Sondage sur les habitudes d’achat - D’incorrigibles dépensiers

Photo: Agence France-Presse (photo) Archives

Les ménages canadiens affichent un niveau d’endettement record et les achats impulsifs ne sont pas étrangers au phénomène. Les dépenses en articles superflus peuvent atteindre, en moyenne, 3720 $ par année par Canadien, les hommes dépensant deux fois plus que les femmes en biens et services non essentiels ou inutiles.


Selon un rapport de la BMO compilé à partir des données d’un sondage en ligne effectué par Pollara auprès de 1000 Canadiens, 59 % des répondants font des achats impulsifs. Plus de la moitié (52 %) affirme regretter ses achats après coup, et 43 % des répondants peuvent parfois dépenser ainsi plus qu’ils ne gagnent en un mois. Dans son rapport, la Banque de Montréal chiffre à 310 $ par mois, soit 3720 $ par année, la somme moyenne que les Canadiens consacrent à l’achat d’un bien ou d’un service dont ils n’ont pas besoin. Toujours selon les répondants, les hommes dépenseraient deux fois plus que les femmes en articles superflus, soit respectivement 414 $ par mois, en moyenne, contre 207 $.


En décortiquant davantage la « psychologie des dépenses » des Canadiens, la BMO retient que 60 % des répondants magasinent « pour améliorer leur humeur » et 55 % achètent des articles dont ils n’ont pas besoin parce qu’ils sont en solde. Et 42 % des répondants disent acheter des articles qu’ils n’utiliseront jamais. « Le quart (23 %) des répondants ne peut s’offrir quelque chose dont il a besoin parce qu’il a fait des dépenses non essentielles », a ajouté l’institution. Le phénomène est plus répandu chez les jeunes de moins de 30 ans, 33 % d’entre eux affirmant être incapables d’acheter quelque chose dont ils avaient besoin parce qu’ils avaient effectué des dépenses superflues. Les revenus supérieurs n’y échappent pas. Ainsi, « 19 % des membres d’un ménage cumulant un revenu annuel d’au moins 100 000 $ ont été incapables de s’offrir quelque chose qu’ils voulaient parce qu’ils avaient fait des achats non essentiels ».

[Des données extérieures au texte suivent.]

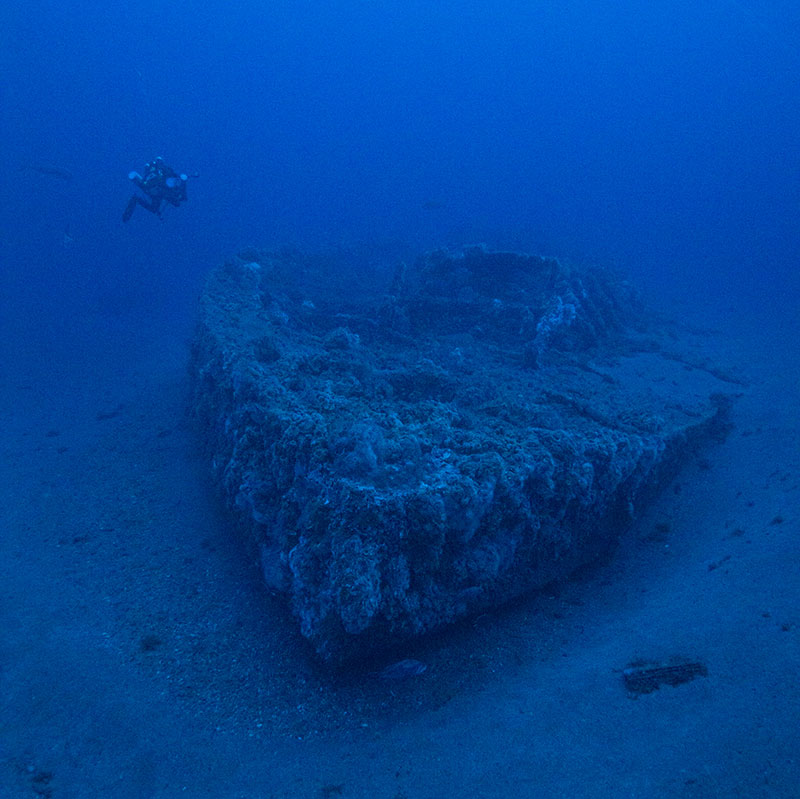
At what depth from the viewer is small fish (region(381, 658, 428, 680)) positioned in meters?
5.38

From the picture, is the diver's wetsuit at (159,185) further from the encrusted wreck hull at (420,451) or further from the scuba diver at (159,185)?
the encrusted wreck hull at (420,451)

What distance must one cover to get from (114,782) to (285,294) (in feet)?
39.4

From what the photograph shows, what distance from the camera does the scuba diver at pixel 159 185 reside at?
48.5 feet

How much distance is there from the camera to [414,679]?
17.6 ft

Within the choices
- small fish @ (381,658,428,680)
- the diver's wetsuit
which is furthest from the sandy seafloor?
the diver's wetsuit

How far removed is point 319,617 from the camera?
5.22 meters

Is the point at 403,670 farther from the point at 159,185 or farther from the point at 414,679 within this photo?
the point at 159,185

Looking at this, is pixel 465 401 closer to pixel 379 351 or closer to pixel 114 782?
pixel 379 351

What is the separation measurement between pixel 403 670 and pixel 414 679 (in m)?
0.15

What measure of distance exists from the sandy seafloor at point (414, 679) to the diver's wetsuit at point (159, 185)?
33.5 ft

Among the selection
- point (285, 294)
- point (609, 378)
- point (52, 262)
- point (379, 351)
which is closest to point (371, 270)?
point (285, 294)

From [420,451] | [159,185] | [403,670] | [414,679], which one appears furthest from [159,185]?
[414,679]

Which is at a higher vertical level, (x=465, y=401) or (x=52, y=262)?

Autres conséquences de ces achats impulsifs, 31 % des répondants « ont dû emprunter de l’argent ou contracter un prêt pour régler les dépenses non essentielles ». La BMO rappelle, ici, que la dette des ménages, exception faite des prêts hypothécaires, a doublé au cours de la dernière décennie. Le ratio d’endettement par rapport au revenu est passé de 42 %, au début de 2002, pour atteindre un sommet record de 53 % au début de 2012.


Vu autrement, l’endettement moyen des ménages canadiens oscille autour de 152 % du revenu disponible, avec le tiers des ménages ayant déjà atteint leur limite d’emprunt selon un taux d’endettement de 160 %. À la fin de 2010, la dette à la consommation (excluant l’hypothèque) avait été multipliée par 4,4 en 20ans au Canada, doublant un revenu personnel disponible multiplié par 2,2 dans l’intervalle. Sur cet horizon, la dette à la consommation est passée de 21,8 % à 45,8 % à la fin de 2010, alors que le taux d’épargne empruntait le chemin inverse, partant d’un sommet de 20 % à un taux de 5 % du revenu personnel disponible.

11 commentaires
  • François Dugal - Inscrit 26 septembre 2012 08 h 03

    Gros merci aux étourdis

    Gros merci aux étourdis qui font tourner la roue de l'économie canadienne. Sans eux, que feraient les marchands, les publicitaires et les banques? Vive le taux de croissance!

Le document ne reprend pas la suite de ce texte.